Sendo toda a lei moral fundada na lei natural, por estar em filosofia, ponho de parte a lei da Graça, que, aliás, está para a Sobre-natureza como a lei natural para a Natureza, o bem deve, por si mesmo e ainda nesta vida, produzir a felicidade de quem o pratica. E realmente, por essência, assim é. O ato bom é aquele que, se não for privado dos seus efeitos por ação duma causa estranha, torna feliz o seu autor. É este um caso particular da justiça imanente.
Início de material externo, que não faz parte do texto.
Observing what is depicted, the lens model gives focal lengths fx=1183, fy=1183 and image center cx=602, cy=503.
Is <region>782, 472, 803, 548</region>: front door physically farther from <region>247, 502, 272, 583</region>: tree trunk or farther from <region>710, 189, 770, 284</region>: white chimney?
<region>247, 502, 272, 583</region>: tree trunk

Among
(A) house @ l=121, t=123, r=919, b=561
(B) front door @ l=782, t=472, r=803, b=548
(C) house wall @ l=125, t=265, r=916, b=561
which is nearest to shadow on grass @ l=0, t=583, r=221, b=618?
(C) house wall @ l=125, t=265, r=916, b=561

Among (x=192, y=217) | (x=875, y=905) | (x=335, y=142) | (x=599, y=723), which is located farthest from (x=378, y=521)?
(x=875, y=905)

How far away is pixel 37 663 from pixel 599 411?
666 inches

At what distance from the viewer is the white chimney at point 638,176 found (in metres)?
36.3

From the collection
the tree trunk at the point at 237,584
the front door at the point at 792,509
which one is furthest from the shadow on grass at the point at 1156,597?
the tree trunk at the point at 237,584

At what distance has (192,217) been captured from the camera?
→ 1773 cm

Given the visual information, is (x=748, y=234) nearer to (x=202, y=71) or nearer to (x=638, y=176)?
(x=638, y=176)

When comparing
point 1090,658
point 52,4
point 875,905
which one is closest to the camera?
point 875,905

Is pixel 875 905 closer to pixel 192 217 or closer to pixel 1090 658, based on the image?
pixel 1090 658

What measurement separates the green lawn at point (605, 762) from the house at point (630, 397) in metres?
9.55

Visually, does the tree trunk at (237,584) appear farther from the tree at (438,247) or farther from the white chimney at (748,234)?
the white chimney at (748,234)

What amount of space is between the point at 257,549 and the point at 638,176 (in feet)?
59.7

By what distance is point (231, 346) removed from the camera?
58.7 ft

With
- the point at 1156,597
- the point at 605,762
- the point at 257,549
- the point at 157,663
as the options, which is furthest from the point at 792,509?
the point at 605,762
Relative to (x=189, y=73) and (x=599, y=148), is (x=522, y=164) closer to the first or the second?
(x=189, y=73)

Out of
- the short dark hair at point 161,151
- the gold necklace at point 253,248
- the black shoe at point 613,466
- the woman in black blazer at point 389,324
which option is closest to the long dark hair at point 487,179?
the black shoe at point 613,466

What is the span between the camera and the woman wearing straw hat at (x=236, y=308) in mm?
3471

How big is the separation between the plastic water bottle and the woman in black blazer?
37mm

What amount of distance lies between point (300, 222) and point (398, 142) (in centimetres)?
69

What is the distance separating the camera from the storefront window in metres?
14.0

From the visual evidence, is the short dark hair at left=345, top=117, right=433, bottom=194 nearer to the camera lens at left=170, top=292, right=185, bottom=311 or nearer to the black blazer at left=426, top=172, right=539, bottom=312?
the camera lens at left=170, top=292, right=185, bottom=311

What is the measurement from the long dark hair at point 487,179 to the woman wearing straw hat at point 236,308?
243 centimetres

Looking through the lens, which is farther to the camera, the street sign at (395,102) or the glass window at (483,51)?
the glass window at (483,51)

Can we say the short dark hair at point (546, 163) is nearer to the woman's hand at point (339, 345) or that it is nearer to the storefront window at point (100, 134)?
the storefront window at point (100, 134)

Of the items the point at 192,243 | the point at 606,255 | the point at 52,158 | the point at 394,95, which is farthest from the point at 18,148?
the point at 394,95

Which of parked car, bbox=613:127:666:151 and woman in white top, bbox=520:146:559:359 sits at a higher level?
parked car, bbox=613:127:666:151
Mas o mundo material está sujeito ao acaso. Há nele séries causais que se interceptam e impedem mutuamente. Por isso, os nossos atos podem ser frustrados do seu efeito natural pela ação dos outros homens, ou até pela ação cega das causas naturais. Todos conhecemos casos de pessoas boas, perseguidas toda a vida pela infelicidade. Assim, se o ato bom conduz, essencialmente, à felicidade, acidentalmente pode não o fazer.

Deve mencionar-se, em particular, por ser muito importante, o caso das nossas ações serem privadas acidentalmente do efeito previsto porque as coisas não são o que supúnhamos quando decidimos sobre o procedimento a seguir. Raras vezes, ou antes, nunca, conhecemos, no momento de agir, todas as circunstâncias que podem influir no resultado da nossa ação. No entanto, temos de agir; as nossas resoluções apóiam-se por isso sempre em elementos mais ou menos incertos, por mais cuidadosos que sejamos. Às vezes enganamo-nos; o caçador, por exemplo, julgando matar uma fera, mata um homem. Outras vezes não há propriamente engano; mas deixamos de atender a um fator que não pudemos prever, e que modifica completamente as condições em que agimos.

Por esse motivo, a moralidade material dos nossos atos, isto é, a sua aptidão a produzir, fisicamente, a nossa felicidade, não é suficiente para se poder julgar, com justiça o nosso procedimento. E, se não houvesse outra a considerar, teríamos de admitir que, procedendo o melhor que podemos, de acordo, com a lei, não conseguimos o nosso fim natural; o que equivaleria a pensar que a Natureza, em nós, proporcionou mal os meios aos fins.